» **Exercise inputs**:
******************************

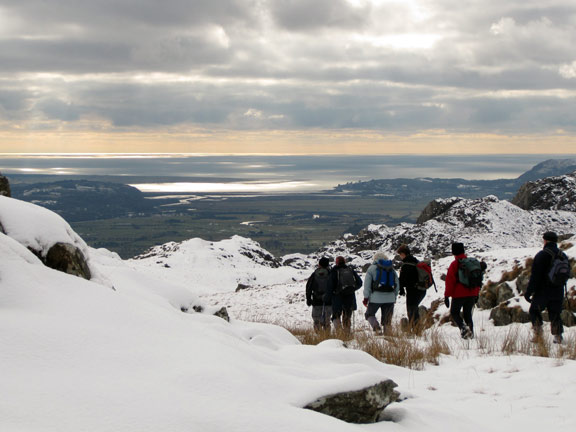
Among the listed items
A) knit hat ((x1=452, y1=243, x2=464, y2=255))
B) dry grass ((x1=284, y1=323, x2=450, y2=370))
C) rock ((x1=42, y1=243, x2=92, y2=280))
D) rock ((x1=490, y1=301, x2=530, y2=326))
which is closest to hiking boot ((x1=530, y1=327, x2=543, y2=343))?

******************************

» **Problem statement**: Update these rows by changing every "rock" to "stone" and keeping everything else the same. Omit the pictures from your answer.

» **Written reply**:
Among the listed items
A) knit hat ((x1=452, y1=243, x2=464, y2=255))
B) dry grass ((x1=284, y1=323, x2=450, y2=370))
C) stone ((x1=42, y1=243, x2=92, y2=280))
D) stone ((x1=490, y1=301, x2=530, y2=326))
which is closest to hiking boot ((x1=530, y1=327, x2=543, y2=343))?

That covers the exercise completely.